Tapi, apa yang mereka
lakukan kepadaku? Mereka, yang menggebu-gebu itu. Mereka justru menjauhiku. Menjadikanku bahan omongan di
kantin-kantin saat jam istirahat, atau selepas istirahat sore hendak pulang.
Bahkan saat jam lembur pun aku menjadi buah bibir mereka yang takpernah pahit
terasa. Selalu manis untuk dibicarakan.
Aku sering bingung,
dengan tingkah-polah mereka. Aku sudah berusaha, bukan menjadi kawan, dan lawan
bagi mereka. Aku hanya ingin bekerja. Aku tidak mau, hubungan kawan dan lawan
menjadi ikatan emosional, yang mengganggu kinerjaku!
Hah. Lebih baik aku
tidak peduli. Bahkan seharusnya terbiasa dengan mereka sejak sebelum aku
menginjakkan kaki di gedung bertingkat itu. Dari sekolah dasar hingga perguruan
tinggi. Sebab dari sanalah mereka berasal. Sebab dari guru dan dosen di
sanalah, sifat menggebu-gebu mereka bermunculan. Karena adanya perlombaan yang
diciptakan guru dan dosen. Perlombaan yang aku kira, untuk menjadi
kunang-kunang. Untuk menjadi yang paling bersinar.
Hasilnya adalah larva
kunang-kunang menyerupai cacing pipih, dengan rahang kuat yang memangsa
serangga-serangga kecil lain. Juga yang akan menjadi kunang-kunang. Larva-larva
itu memiliki nama yang berbeda bergantung di mana dia berada. Adalah lelaki itu,
seorang yang kukenal di sekolah dasar, yang entah kenapa setiap kali melihat
mereka, larva-larva itu, namanyalah yang teringat.
Seperti cacing
kelaparan, dia melakukan segala cara untuk menjadi yang terdepan.

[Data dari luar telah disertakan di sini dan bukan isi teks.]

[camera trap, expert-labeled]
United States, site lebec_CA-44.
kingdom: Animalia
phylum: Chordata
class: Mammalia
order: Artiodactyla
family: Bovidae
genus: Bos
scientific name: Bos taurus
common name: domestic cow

Mengalahkanku. Tentu. Aku juga ingin menjadi kunang-kunang seperti Ibu. Caranya
yang melakukan apa saja itu yang aku tidak suka. Dia menyontek pada waktu
ujian. Sering bertanya bila guru atau dosen mengajar. Memang bagus, tapi
pertanyaan yang sepele dan bisa dijawab sendiri. Seakan ingin mencari muka. Aku
muak melihatnya.
Apalagi pandangannya
kepadaku, yang selalu menguntit nilai peringkatnya di posisi ke dua, bahkan
beberapa kali dia yang menguntitku, begitu tajam, sinis sekali. Seperti seekor
kucing, yang mengawasi kucing lainnya dari ikan asin buruannya.
Aku ingin menjadi
seperti Ibu, yang melakukannya dengan jujur.
Terus-terang saja, aku
mau membantunya menjadi kunang-kunang. Dengan cara yang paling mudah. Hanya dia
tidak menyadarinya bahwa aku bisa melakukannya.
Kasihan sebenarnya,
melihat dia yang melakukan segala macam cara, benar-benar segala macam.
Ditambah, sosok dia sudah menjelma di mana-mana. Ibarat hama ulat yang muncul
tanpa bisa dikendalikan, begitu juga kemunculannya di tempatku bekerja. Dia
melipatgandakan sosoknya. Menjadi pria. Menjadi wanita. Menjadi siapa saja
dengan sifat yang sama. Menggerogoti daun yang ada secepat mungkin.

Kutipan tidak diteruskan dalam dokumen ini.